A D-Day Hero Who Put His Trust in God

A D-Day Hero Who Put His Trust in God June 6, 2013

The following column was written by The Christophers’ Jerry Costello:

He didn’t like the “hero” label, and he thought “the greatest generation” phrase is tossed around a little too much. But Joseph Vaghi Jr. qualified as a genuine D-Day hero when he served as the Navy’s youngest beachmaster in France, and “the greatest generation” tag fit him like a glove.

Vaghi, of Bethesda, Md., died last year at 92, and the obituary by Mark Zimmermann in the Catholic Standard of Washington paid attention to the role he played on D-Day–which took place on June 6, 1944, 69 years ago this month. As a self-described “traffic cop,” Zimmermann wrote, Vaghi, the first one off his landing craft, “held a map and guided troops ashore, through mine fields, mortar blasts and machine gun fire.”

But the obituary told much, much more. It described the family in which Vaghi was raised, one of 10 children, and the way in which his Catholic faith was central to his life. (In an earlier interview, Vaghi had recalled how all 10 youngsters would line up and then march off to attend Mass.) In a eulogy, Dr. Vincent Vaghi, one of his four sons, described the way his father’s faith played such an integral part in his D-Day heroics: “My father had everyone kneel down in their landing craft and say the Our Father just prior to disembarking.”

Vaghi himself had no qualms about his chances. In that earlier interview, chuckling over a shipmate’s description of him charging onto the beach like a football player, he said, “When I went into Normandy, I had absolutely no fear, because I knew God would look after me. If he wanted me, that would be it.”

Another son, Msgr. Peter Vaghi, pastor of the Church of the Little Flower in Bethesda, celebrated the funeral Mass. He said his father’s Italian immigrant parents had infused the Catholic faith into their son by their example, and that he trusted in God’s will “every day of his life.”

An architect, Joseph Vaghi was a familiar presence to Catholics in the Washington area.
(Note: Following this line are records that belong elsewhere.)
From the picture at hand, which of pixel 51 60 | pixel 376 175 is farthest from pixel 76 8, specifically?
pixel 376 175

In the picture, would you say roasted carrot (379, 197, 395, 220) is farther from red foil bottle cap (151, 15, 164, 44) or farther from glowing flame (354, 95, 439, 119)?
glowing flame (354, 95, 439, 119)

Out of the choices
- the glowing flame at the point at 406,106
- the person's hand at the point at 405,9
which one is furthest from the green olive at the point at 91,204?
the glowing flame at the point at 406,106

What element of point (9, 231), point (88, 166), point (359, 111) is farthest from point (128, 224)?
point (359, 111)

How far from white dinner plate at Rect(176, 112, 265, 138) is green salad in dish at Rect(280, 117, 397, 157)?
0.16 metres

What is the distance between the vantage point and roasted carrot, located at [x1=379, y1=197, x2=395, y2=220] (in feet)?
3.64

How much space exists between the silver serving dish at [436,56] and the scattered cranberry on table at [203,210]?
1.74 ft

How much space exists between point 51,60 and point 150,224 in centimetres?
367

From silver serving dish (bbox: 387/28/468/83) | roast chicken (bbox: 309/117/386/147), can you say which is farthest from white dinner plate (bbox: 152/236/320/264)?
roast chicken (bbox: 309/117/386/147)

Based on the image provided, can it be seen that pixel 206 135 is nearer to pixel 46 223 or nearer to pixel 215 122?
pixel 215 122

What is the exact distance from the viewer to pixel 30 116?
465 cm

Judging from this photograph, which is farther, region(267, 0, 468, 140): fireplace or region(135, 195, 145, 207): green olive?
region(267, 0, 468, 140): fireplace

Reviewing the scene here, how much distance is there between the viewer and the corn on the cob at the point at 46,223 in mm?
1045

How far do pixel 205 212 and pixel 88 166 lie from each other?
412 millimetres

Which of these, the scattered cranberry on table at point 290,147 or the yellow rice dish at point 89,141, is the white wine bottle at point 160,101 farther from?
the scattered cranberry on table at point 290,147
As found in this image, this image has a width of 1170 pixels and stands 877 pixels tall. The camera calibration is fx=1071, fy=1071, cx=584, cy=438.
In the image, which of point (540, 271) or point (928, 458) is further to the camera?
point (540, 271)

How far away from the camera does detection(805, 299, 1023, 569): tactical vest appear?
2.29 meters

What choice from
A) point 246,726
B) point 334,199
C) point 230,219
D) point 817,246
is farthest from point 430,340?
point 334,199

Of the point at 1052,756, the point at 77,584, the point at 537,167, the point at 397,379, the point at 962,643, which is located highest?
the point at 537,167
He and his late wife, the former Agnes Crivella, were active members of the John Carroll Society, had chaired Washington’s annual Cardinal’s Appeal, and received numerous awards for their years of service to the Church.

But the rites kept harking back to his deeds of heroism all those years ago–on the D-Day that would stand as the key to the Allies’ victory over Germany in World War II–down to the playing of the Navy Hymn at the final commendation. That service was led by Archbishop Timothy P. Broglio, the Archbishop for the U.S. Military Services.

Vaghi still kept and treasured the map he had held on Omaha Beach in 1944, and often thought of and prayed for the 23 men from his unit who gave their lives there. His own heroics had earned him the Bronze Star, and just last year he received France’s Legion of Honor Chevalier.

And even though he didn’t think too much of that label–“The Greatest Generation”–he thought that all men and women who had donned the uniform and fought for their country, in the past and still today, deserve our respect.

“We just went in,” he said, “and did what we had to do.”